■ **Your instructions**
All of the records must be repeated exactly.

■ **Dataset extract**
=======

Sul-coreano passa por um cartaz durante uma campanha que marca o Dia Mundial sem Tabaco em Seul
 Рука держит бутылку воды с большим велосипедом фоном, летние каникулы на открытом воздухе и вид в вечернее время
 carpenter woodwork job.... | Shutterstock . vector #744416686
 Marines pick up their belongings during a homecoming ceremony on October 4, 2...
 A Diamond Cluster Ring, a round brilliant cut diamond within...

=======

■ **Response to this task**
Sul-coreano passa por um cartaz durante uma campanha que marca o Dia Mundial sem Tabaco em Seul
 Рука держит бутылку воды с большим велосипедом фоном, летние каникулы на открытом воздухе и вид в вечернее время
 carpenter woodwork job.... | Shutterstock . vector #744416686
 Marines pick up their belongings during a homecoming ceremony on October 4, 2...
 A Diamond Cluster Ring, a round brilliant cut diamond within...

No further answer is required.